Received-SPF: pass (google.com: best guess record for domain of linux-kernel-owner@vger.kernel.org designates 209.132.180.67 as permitted sender) client-ip=209.132.180.67;
From:   Wei Wang <wei.w.wang@intel.com>
To:     linux-kernel@vger.kernel.org, kvm@vger.kernel.org,
        ak@linux.intel.com, peterz@infradead.org, pbonzini@redhat.com
Cc:     kan.liang@intel.com, mingo@redhat.com, rkrcmar@redhat.com,
        like.xu@intel.com, wei.w.wang@intel.com, jannh@google.com,
        arei.gonglei@huawei.com, jmattson@google.com
Subject: [PATCH v8 13/14] KVM/x86/vPMU: check the lbr feature before entering guest
Date:   Tue,  6 Aug 2019 15:16:13 +0800
Message-Id: <1565075774-26671-14-git-send-email-wei.w.wang@intel.com>
In-Reply-To: <1565075774-26671-1-git-send-email-wei.w.wang@intel.com>
References: <1565075774-26671-1-git-send-email-wei.w.wang@intel.com>
Sender: linux-kernel-owner@vger.kernel.org
Precedence: bulk

The guest can access the lbr related msrs only when the vcpu's lbr event
has been assigned the lbr feature. A cpu pinned lbr event (though no such
event usages in the current upstream kernel) could reclaim the lbr feature
from the vcpu's lbr event (task pinned) via ipi calls. If the cpu is
running in the non-root mode, this will cause the cpu to vm-exit to handle
the host ipi and then vm-entry back to the guest. So on vm-entry (where
interrupt has been disabled), we double confirm that the vcpu's lbr event
is still assigned the lbr feature via checking event->oncpu.

The pass-through of the lbr related msrs will be cancelled if the lbr is
reclaimed, and the following guest accesses to the lbr related msrs will
vm-exit to the related msr emulation handler in kvm, which will prevent
the accesses.

################

> WORK TASK 1
According to the KVM patch email, what does the code check on vm-entry to confirm that the vcpu's lbr event is still assigned the lbr feature?
> WORK TASK 2
Carry on writing the KVM patch email, starting after "which will prevent the accesses."
The data that comes after the KVM patch email is not needed for anything here.

> COLLECTED MATERIAL
################

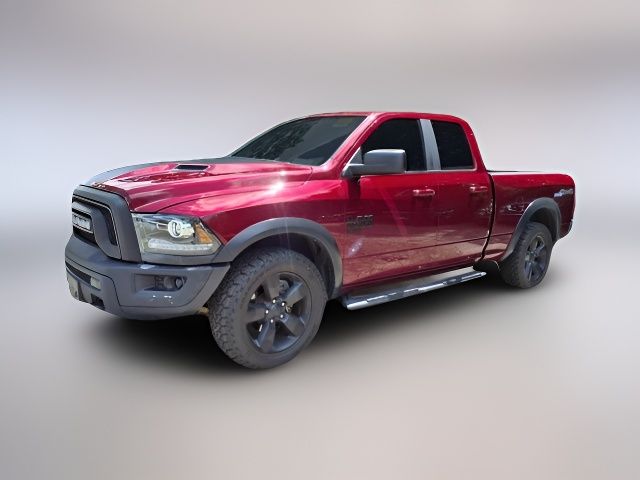 2019 Ram 1500 Classic Warlock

################

> RESPONSE BOX 1
It checks event->oncpu.

> RESPONSE BOX 2
Signed-off-by: Wei Wang <wei.w.wang@intel.com>
---
 arch/x86/kvm/pmu.c           |  6 ++++++
 arch/x86/kvm/pmu.h           |  3 +++
 arch/x86/kvm/vmx/pmu_intel.c | 35 +++++++++++++++++++++++++++++++++++
 arch/x86/kvm/x86.c           | 13 +++++++++++++
 4 files changed, 57 insertions(+)

diff --git a/arch/x86/kvm/pmu.c b/arch/x86/kvm/pmu.c
index afad092..ed10a57 100644
--- a/arch/x86/kvm/pmu.c
+++ b/arch/x86/kvm/pmu.c
@@ -339,6 +339,12 @@ bool kvm_pmu_lbr_enable(struct kvm_vcpu *vcpu)
 	return false;
 }
 
+void kvm_pmu_enabled_feature_confirm(struct kvm_vcpu *vcpu)
+{
+	if (kvm_x86_ops->pmu_ops->enabled_feature_confirm)
+		kvm_x86_ops->pmu_ops->enabled_feature_confirm(vcpu);
+}
+
 void kvm_pmu_deliver_pmi(struct kvm_vcpu *vcpu)
 {
 	if (lapic_in_kernel(vcpu))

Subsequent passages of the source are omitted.